Les Occidentaux abandonnent Kigali jonchée de cadavres où les massacres n'ont jamais cessé [diffusion d'une scène de massacre]. Premières victimes de ces horreurs, les civils tutsi. Les Tutsi constituent l'écrasante majorité des soldats rebelles du Front patriotique rwandais. Ainsi, plus d'un millier de civils tutsi ont été massacrés dans une église à 40 kilomètres de Kigali sous les yeux de ce ressortissant belge.

[Le ressortissant belge [il s'exprime en français mais ses propos sont repris de façon plus audible] : "Ils sont allés vers l'église. Ils ont commencé avec les grenades, les fusils-mitrailleurs.
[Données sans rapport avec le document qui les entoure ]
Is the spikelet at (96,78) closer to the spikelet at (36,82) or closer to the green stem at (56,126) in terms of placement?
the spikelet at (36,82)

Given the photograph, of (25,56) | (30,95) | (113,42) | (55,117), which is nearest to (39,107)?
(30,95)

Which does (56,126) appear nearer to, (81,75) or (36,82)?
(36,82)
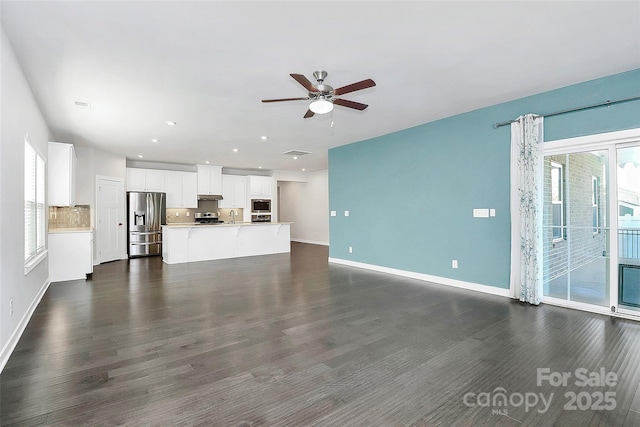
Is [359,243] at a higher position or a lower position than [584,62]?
lower

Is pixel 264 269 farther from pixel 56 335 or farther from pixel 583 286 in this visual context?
pixel 583 286

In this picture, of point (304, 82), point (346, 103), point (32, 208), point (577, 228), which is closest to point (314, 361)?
point (304, 82)

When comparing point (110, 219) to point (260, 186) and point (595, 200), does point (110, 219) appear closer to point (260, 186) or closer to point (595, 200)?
point (260, 186)

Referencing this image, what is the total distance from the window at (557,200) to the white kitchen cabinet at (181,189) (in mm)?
8687

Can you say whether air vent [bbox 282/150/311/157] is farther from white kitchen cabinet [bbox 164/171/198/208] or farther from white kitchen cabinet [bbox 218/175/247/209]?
white kitchen cabinet [bbox 164/171/198/208]

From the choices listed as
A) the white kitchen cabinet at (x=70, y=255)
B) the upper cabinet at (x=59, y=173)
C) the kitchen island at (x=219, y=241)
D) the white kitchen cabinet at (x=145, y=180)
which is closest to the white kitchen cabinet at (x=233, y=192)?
the white kitchen cabinet at (x=145, y=180)

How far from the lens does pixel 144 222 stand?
8.27m

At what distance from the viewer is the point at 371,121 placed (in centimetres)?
507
Après, ils sont entrés à l'intérieur. Ils ont fermé la porte de l'église et puis à la grenade et au fusil et à la mitraillette, ils ont commencé à tuer, à tout massacrer. De 6 heures et demie du matin jusqu'au soir".]

Fragile lueur d'espoir alors que les combats se poursuivent toujours à Kigali : sous l'égide des Nations unies, le Front patriotique rwandais serait prêt à discuter d'un éventuel cessez-le-feu avec l'armée rwandaise [diffusion d'images montrant des soldats des FAR en train de tirer à l'arme lourde]. À condition que les massacres cessent sur tout le territoire. À condition que la garde présidentielle rwandaise, accusée d'avoir initiée ces massacres, soit mise hors d'état de nuire [gros plan sur un homme blessé à la tête et aux membres].